Magnetic flux, flux linkage, Faraday's law and electromagnetic induction
AQA A-Level Physics 7
🌀Define magnetic flux: Φ = BA cos θ
🔗Calculate flux linkage: NΦ = NBA cos θ
⚡State and apply Faraday's law: ε = −ΔNΦ/Δt
🔄Apply Lenz's law to determine the direction of induced EMF
📐Calculate induced EMF from a conductor moving in a field
🔬Investigate electromagnetic induction
Magnetic Flux
Magnetic flux (Φ): A measure of the total magnetic field passing through a given area. It depends on the field strength, the area, and the angle between the field and the normal to the area.
Φ = BA cos θ
Φ = magnetic flux (webers, Wb = T m²)
B = magnetic flux density (tesla, T)
A = area of the surface (m²)
θ = angle between B and the normal to the surface
Key cases:
θ = 0° (field perpendicular to surface, parallel to normal): Φ = BA (maximum flux)
θ = 90° (field parallel to surface, perpendicular to normal): Φ = 0 (no flux)

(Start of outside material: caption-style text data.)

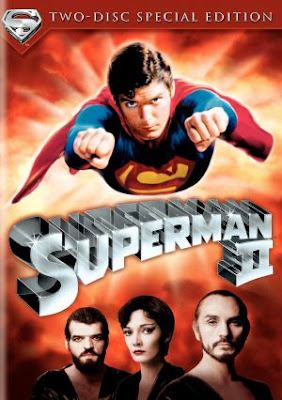 Superman II - A Aventura Continua Dublado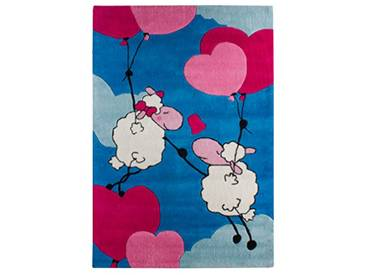 andiamo 704470 Tapis Lovely Sheep 100 x 160 cm Bleu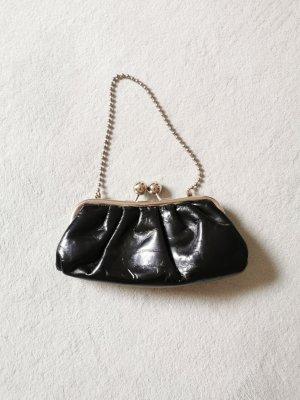 Vintage Tasche Pochette Lackleder schwarz top Zustand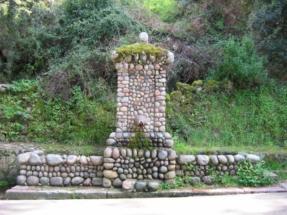 Fontaine de galets à PORTO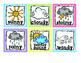 Weather Chart - Editable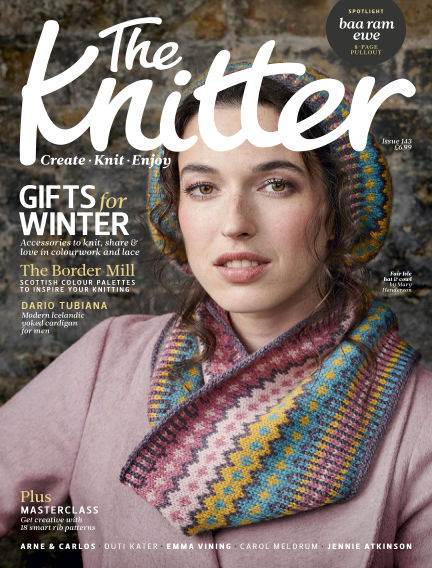 The Knitter October 17, 2019 00:00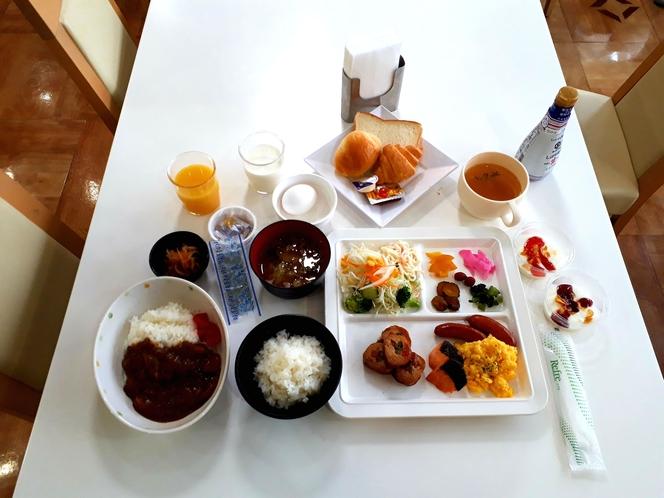 朝食【バイキング形式】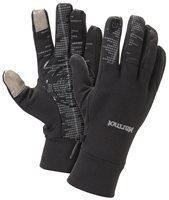 Marmot Connect Glove 2012/2013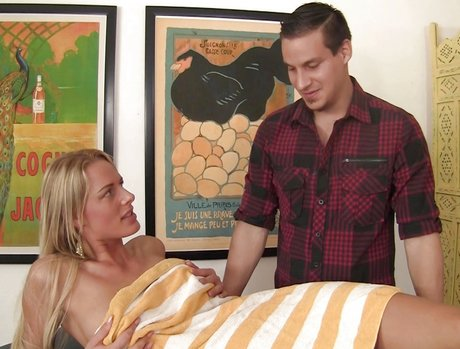 Perverted Ass Massage 4 - Scene 3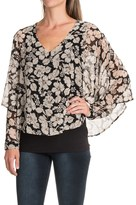 August Silk Chiffon Overlay Blouse - Long Sleeve (For Women)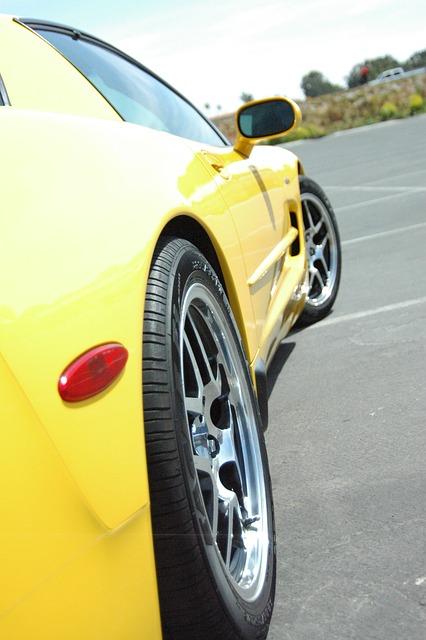 Z06, Corvette, Polished Wheels, Yellow Corvette, Ocean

Magnetic flux represents "how much" field is threaded through an area — like counting field lines passing through. Flux is maximum when the field is perpendicular to the plane of the coil.
Flux Linkage
Flux linkage (NΦ): The total flux threaded through all turns of a coil. For a coil of N turns each with flux Φ:
NΦ = NBA cos θ
NΦ = flux linkage (weber-turns, Wb or Wb turns)

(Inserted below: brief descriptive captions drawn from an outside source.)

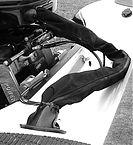 "T&H Marine ZRS1DP Zip Rigging Sleeve 48"" Black"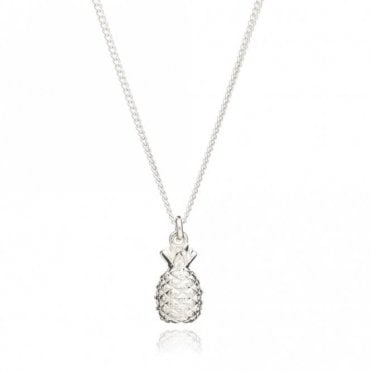 Small Pineapple Pendant on Short Chain in Silver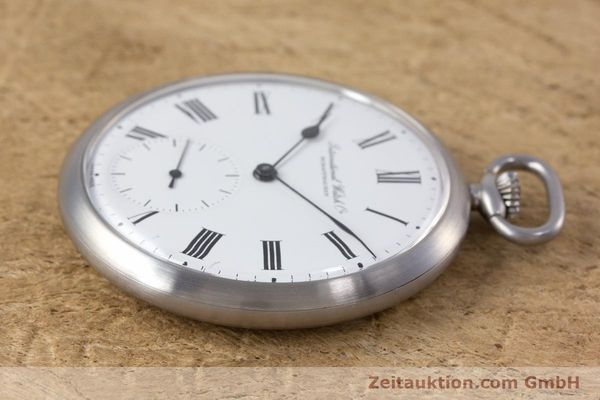 Used luxury watch IWC Pocket Watch steel manual winding Kal. 972 Ref. 5301  | 153209 03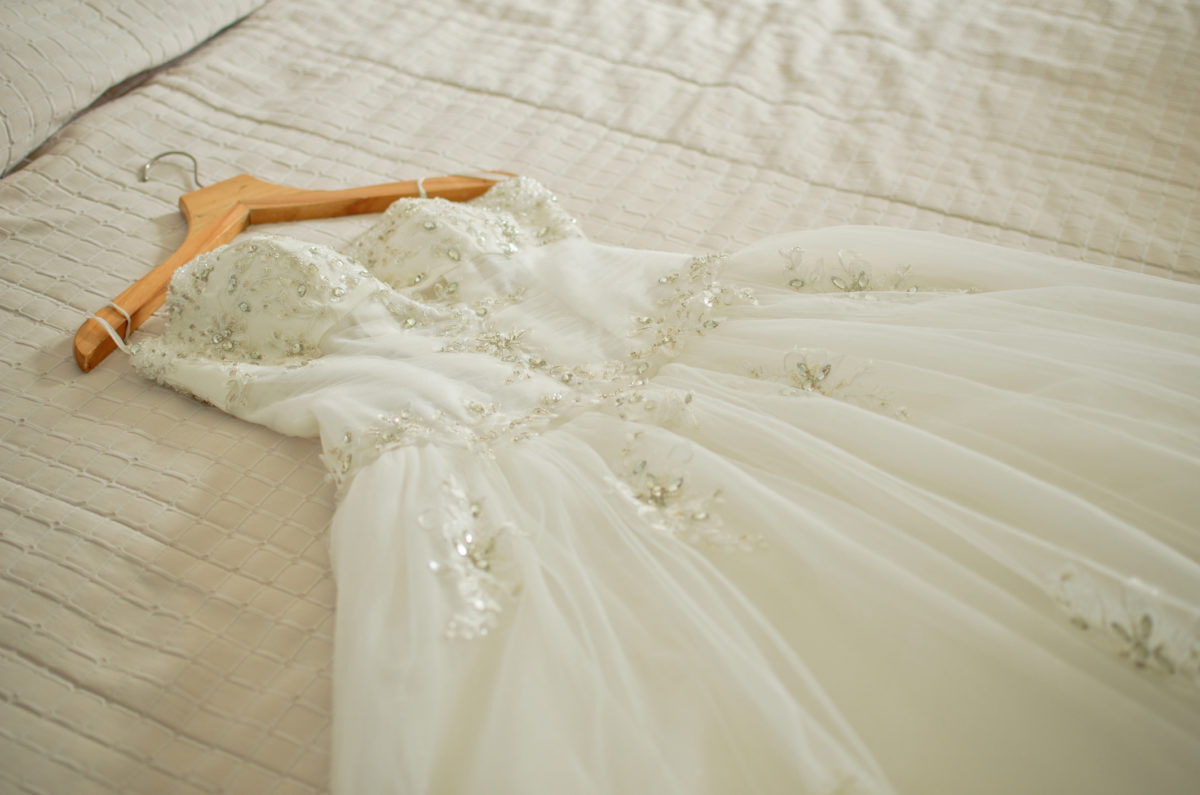 wedding dress are placed on the bed, preparations for the wedding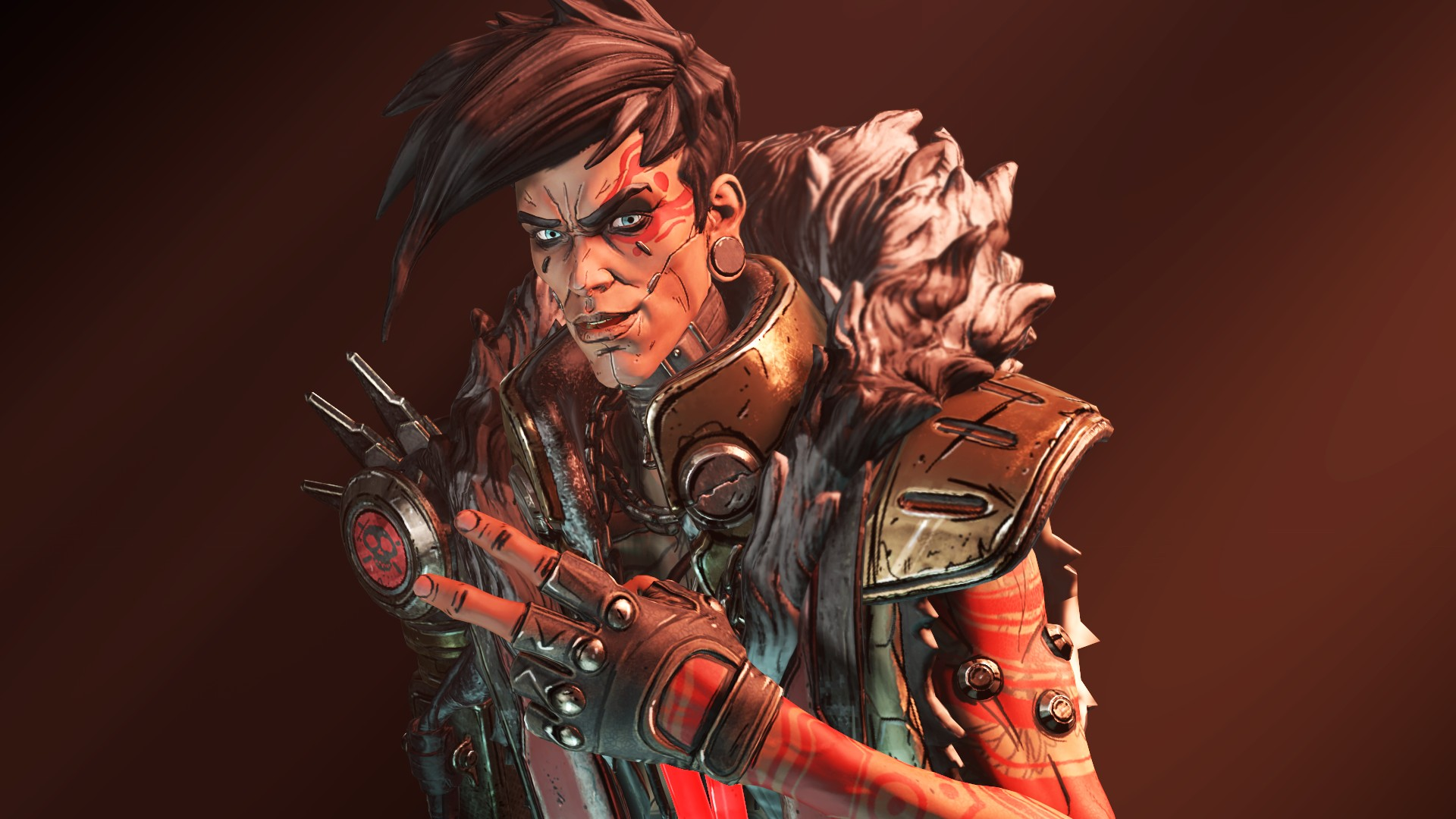 Borderlands 3 a wallpaper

N = number of turns in the coil
B = magnetic flux density (T)
A = area of each turn (m²)
θ = angle between B and normal to the coil
Flux linkage is proportional to N because each turn of the coil "links" with the same flux — the effects add. A coil with 100 turns in a given field has 100 times the flux linkage of a single-turn loop.
Flux Φ refers to a single turn. Flux linkage NΦ refers to the whole coil. When applying Faraday's law, use flux linkage (not just flux) for a coil with N turns.
Electromagnetic Induction
Electromagnetic induction: The production of an EMF (and hence a current in a closed circuit) whenever the flux linkage through a circuit changes.

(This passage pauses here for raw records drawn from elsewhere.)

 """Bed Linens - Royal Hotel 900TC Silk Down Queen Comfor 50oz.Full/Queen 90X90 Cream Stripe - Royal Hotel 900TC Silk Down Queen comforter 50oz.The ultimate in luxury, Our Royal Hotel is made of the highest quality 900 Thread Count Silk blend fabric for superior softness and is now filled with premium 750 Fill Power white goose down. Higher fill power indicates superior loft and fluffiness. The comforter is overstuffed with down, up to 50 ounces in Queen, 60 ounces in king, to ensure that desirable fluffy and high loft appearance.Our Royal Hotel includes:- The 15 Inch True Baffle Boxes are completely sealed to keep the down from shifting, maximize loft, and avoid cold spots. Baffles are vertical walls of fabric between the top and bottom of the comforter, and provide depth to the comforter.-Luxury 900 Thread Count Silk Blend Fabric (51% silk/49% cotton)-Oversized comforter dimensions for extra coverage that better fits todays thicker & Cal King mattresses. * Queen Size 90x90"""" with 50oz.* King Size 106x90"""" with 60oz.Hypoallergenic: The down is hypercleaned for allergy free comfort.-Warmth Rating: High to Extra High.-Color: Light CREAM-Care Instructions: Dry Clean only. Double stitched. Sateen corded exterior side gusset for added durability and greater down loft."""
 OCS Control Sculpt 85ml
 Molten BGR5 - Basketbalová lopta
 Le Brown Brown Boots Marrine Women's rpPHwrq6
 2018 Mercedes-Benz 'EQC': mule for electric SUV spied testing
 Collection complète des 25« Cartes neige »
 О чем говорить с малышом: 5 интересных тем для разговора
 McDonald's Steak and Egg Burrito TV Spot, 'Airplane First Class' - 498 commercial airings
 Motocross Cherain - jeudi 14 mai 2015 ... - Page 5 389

An EMF is induced whenever there is a change in flux linkage. This can happen by:
Moving a conductor in a magnetic field
Moving a magnet relative to a coil
Changing the current (and hence field) in a nearby coil
Rotating a coil in a magnetic field
Induced EMF for a straight conductor moving in a field:
ε = Bvl
B = flux density (T), v = velocity (m s⁻¹), l = length of conductor (m)
(Applies when v is perpendicular to both B and l)
No change in flux linkage = no induced EMF. A conductor stationary in a field, or moving parallel to the field lines, has no EMF induced.
Faraday's Law and Lenz's Law
Faraday's Law: The induced EMF is equal to the rate of change of flux linkage.
ε = −ΔNΦ/Δt (or −dNΦ/dt)
Magnitude: |ε| = ΔNΦ/Δt
Lenz's Law: The direction of the induced current is such that it opposes the change in flux that caused it. (This is the physical meaning of the negative sign in Faraday's law.)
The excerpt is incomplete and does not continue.